Newcastle United can afford most things. What they cannot afford, with their limitless ambition bound by financial spending rules, is to get it wrong when it comes to club-record signings. At £60million, Alexander Isak was beginning to feel more miss than hit.
At the time of the deal, in August, sources in Spain said that Newcastle had overpaid for the Sweden striker. They pointed to his return of just six league goals for Real Sociedad during the previous season. In the seven months since, those doubts had taken on an air of surety - had Newcastle made a mistake?
There were mitigating factors, of course. A torn thigh muscle when training with Sweden in September kept him out until January. There was then a concussion and another period of absence which messed with his head in every sense.
But amid all of this was a seven-match scoreless run, including back-to-back starts. Yes, there had been flashes of a very good player, but a great player? A £60m Newcastle No.9? No.
At least, that was, until Sunday. Starting for the first time in a month against Wolves, Isak wore the weight of the shirt and his price tag, carrying a side who had felt the gravitational pull of reality in recent weeks. He lifted his colleagues and the crowd, an electrifying presence for a team in need of charge.
Isak may have the gait of a long-distance runner, but Wolves' defenders would have felt like Usain Bolt was coming for them as he pressed at pace from the front.
After one such charge and block in the first half, he threw his arms in the air and the home fans responded by dialling up the volume. It takes a certain confidence to interact with a stadium like that, and until this point Isak had rarely exuded such belief. Now, there was a gladiatorial feel about him.
Ultimately, though, such warriors are judged by their killer instinct, and Isak's headed opener was a merciless strike through the heart of opponents who had survived comfortably for 26 minutes.
For while Newcastle's approach play has continued to warm supporters encouraged by the building blocks of a competent side, it is a cold-blooded finisher they have missed since the turn of the year. That is the difference club-record signings are supposed to make.
Wolves equalised just two minutes after a spent Isak departed midway through the second half, and it was Miguel Almiron who emerged as the home match-winner.
But there was no doubt as to the player who set the tone for Newcastle's best performance of 2023. It was never meant to take this long, but here was a £60m centre-forward.
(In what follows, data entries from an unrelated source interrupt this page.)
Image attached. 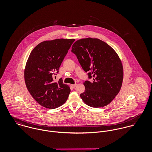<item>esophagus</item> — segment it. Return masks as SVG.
I'll list each match as a JSON object with an SVG mask.
<instances>
[{
	"label": "esophagus",
	"instance_id": "34e87169",
	"mask_svg": "<svg viewBox=\"0 0 152 152\" xmlns=\"http://www.w3.org/2000/svg\"><path fill=\"white\" fill-rule=\"evenodd\" d=\"M77 86V84H73V85H71V87L72 88H75V87Z\"/></svg>",
	"mask_w": 152,
	"mask_h": 152
}]
</instances>
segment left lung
<instances>
[{
    "label": "left lung",
    "mask_w": 152,
    "mask_h": 152,
    "mask_svg": "<svg viewBox=\"0 0 152 152\" xmlns=\"http://www.w3.org/2000/svg\"><path fill=\"white\" fill-rule=\"evenodd\" d=\"M71 52L88 72L85 92L80 94L83 101L93 108L108 105L119 92L123 81V67L116 53L105 42L91 38L75 42Z\"/></svg>",
    "instance_id": "1"
}]
</instances>
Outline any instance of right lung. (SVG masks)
<instances>
[{"instance_id":"right-lung-1","label":"right lung","mask_w":152,"mask_h":152,"mask_svg":"<svg viewBox=\"0 0 152 152\" xmlns=\"http://www.w3.org/2000/svg\"><path fill=\"white\" fill-rule=\"evenodd\" d=\"M74 39H56L44 41L34 47L27 60L24 70L27 88L33 98L48 109L64 104L70 93L62 78L53 81Z\"/></svg>"}]
</instances>
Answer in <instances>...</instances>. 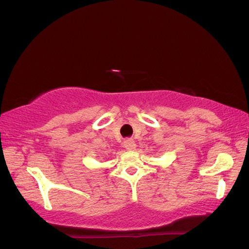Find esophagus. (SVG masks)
Wrapping results in <instances>:
<instances>
[{"label": "esophagus", "instance_id": "esophagus-1", "mask_svg": "<svg viewBox=\"0 0 249 249\" xmlns=\"http://www.w3.org/2000/svg\"><path fill=\"white\" fill-rule=\"evenodd\" d=\"M135 142L132 139H128L124 142V147L126 150H133L135 148Z\"/></svg>", "mask_w": 249, "mask_h": 249}]
</instances>
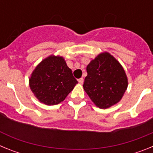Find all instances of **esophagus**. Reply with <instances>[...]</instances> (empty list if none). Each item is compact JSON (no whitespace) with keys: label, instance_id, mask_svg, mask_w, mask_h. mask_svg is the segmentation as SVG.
Instances as JSON below:
<instances>
[{"label":"esophagus","instance_id":"esophagus-1","mask_svg":"<svg viewBox=\"0 0 153 153\" xmlns=\"http://www.w3.org/2000/svg\"><path fill=\"white\" fill-rule=\"evenodd\" d=\"M83 78H79V79H78V82H79V83H80V84H83Z\"/></svg>","mask_w":153,"mask_h":153}]
</instances>
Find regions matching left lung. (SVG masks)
Wrapping results in <instances>:
<instances>
[{
	"label": "left lung",
	"instance_id": "obj_1",
	"mask_svg": "<svg viewBox=\"0 0 153 153\" xmlns=\"http://www.w3.org/2000/svg\"><path fill=\"white\" fill-rule=\"evenodd\" d=\"M83 89L93 103L107 109L118 103L128 86V79L120 62L109 53L97 55L86 67Z\"/></svg>",
	"mask_w": 153,
	"mask_h": 153
}]
</instances>
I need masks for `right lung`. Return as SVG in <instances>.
I'll return each instance as SVG.
<instances>
[{"label":"right lung","mask_w":153,"mask_h":153,"mask_svg":"<svg viewBox=\"0 0 153 153\" xmlns=\"http://www.w3.org/2000/svg\"><path fill=\"white\" fill-rule=\"evenodd\" d=\"M63 56L51 55L39 63L29 78V86L42 103L63 102L77 83Z\"/></svg>","instance_id":"obj_1"}]
</instances>
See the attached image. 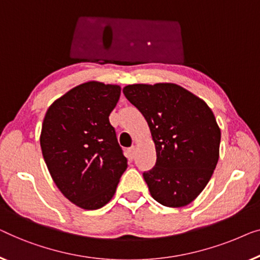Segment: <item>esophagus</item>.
Wrapping results in <instances>:
<instances>
[{
  "label": "esophagus",
  "instance_id": "obj_1",
  "mask_svg": "<svg viewBox=\"0 0 260 260\" xmlns=\"http://www.w3.org/2000/svg\"><path fill=\"white\" fill-rule=\"evenodd\" d=\"M135 152H137V148H135L134 146H133V147L128 148V151H127V153H128V158L131 160H133L135 158Z\"/></svg>",
  "mask_w": 260,
  "mask_h": 260
}]
</instances>
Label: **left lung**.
<instances>
[{"instance_id": "8db88e82", "label": "left lung", "mask_w": 260, "mask_h": 260, "mask_svg": "<svg viewBox=\"0 0 260 260\" xmlns=\"http://www.w3.org/2000/svg\"><path fill=\"white\" fill-rule=\"evenodd\" d=\"M122 92L144 115L155 145V166L142 174L153 199L167 207L192 203L219 159L221 133L212 109L175 83H137Z\"/></svg>"}]
</instances>
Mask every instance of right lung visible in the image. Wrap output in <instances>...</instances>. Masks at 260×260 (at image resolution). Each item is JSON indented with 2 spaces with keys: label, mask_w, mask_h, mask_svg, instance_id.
<instances>
[{
  "label": "right lung",
  "mask_w": 260,
  "mask_h": 260,
  "mask_svg": "<svg viewBox=\"0 0 260 260\" xmlns=\"http://www.w3.org/2000/svg\"><path fill=\"white\" fill-rule=\"evenodd\" d=\"M121 87L88 81L49 106L40 145L54 182L69 202L83 210L109 203L127 159L109 123Z\"/></svg>",
  "instance_id": "add662e5"
}]
</instances>
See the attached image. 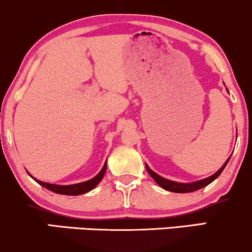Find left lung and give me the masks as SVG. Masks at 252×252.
<instances>
[{
  "instance_id": "obj_1",
  "label": "left lung",
  "mask_w": 252,
  "mask_h": 252,
  "mask_svg": "<svg viewBox=\"0 0 252 252\" xmlns=\"http://www.w3.org/2000/svg\"><path fill=\"white\" fill-rule=\"evenodd\" d=\"M230 158H231V156H230L229 158H227V160L224 162L223 166H221L220 170L217 171V172L212 174V176H210L205 179L197 180V182H193V183H178V182H172V180H168L166 178H164V177L159 176V174L156 173L155 171L151 170L147 164H146V170H147V172L150 173V176L156 180L157 184L160 185L161 188L165 189L166 191L176 192V193H188V192H193V191L199 190V189L205 188V186L211 184L215 179H217L218 177H220V174L223 172L224 168H225L226 164L230 160Z\"/></svg>"
}]
</instances>
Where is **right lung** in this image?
Returning <instances> with one entry per match:
<instances>
[{"mask_svg":"<svg viewBox=\"0 0 252 252\" xmlns=\"http://www.w3.org/2000/svg\"><path fill=\"white\" fill-rule=\"evenodd\" d=\"M106 168H107V160H106L105 165H103V167L101 168V171H100V172L97 173L96 176L94 177V178L87 180V182L78 183V184H72V185L49 184V183L41 182V180L34 178V177L31 176V173H29V176H31L32 178L34 179L36 183H38V184H40L41 186L46 188L47 190L54 192V193L66 194V196H79V194L86 193V192H90L91 190H93L94 188H96V185L99 184L100 182H101L103 176H105Z\"/></svg>","mask_w":252,"mask_h":252,"instance_id":"obj_1","label":"right lung"}]
</instances>
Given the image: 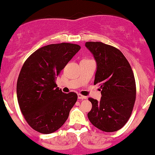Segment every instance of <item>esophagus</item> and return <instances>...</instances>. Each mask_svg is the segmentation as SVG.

Eddie Howe reminded us afterwards that Isak is not ready to play 90 minutes for his side - given the demands he places on players - but in 68 minutes there was finally substantive evidence as to why he and sporting director Dan Ashworth were convinced the 23-year-old is a player who can help take the club to the very top.
This felt, strangely, like a debut for Isak, a coming-of-age afternoon to draw a line under the stresses and scepticism of the previous seven months. Newcastle may have just got this one right.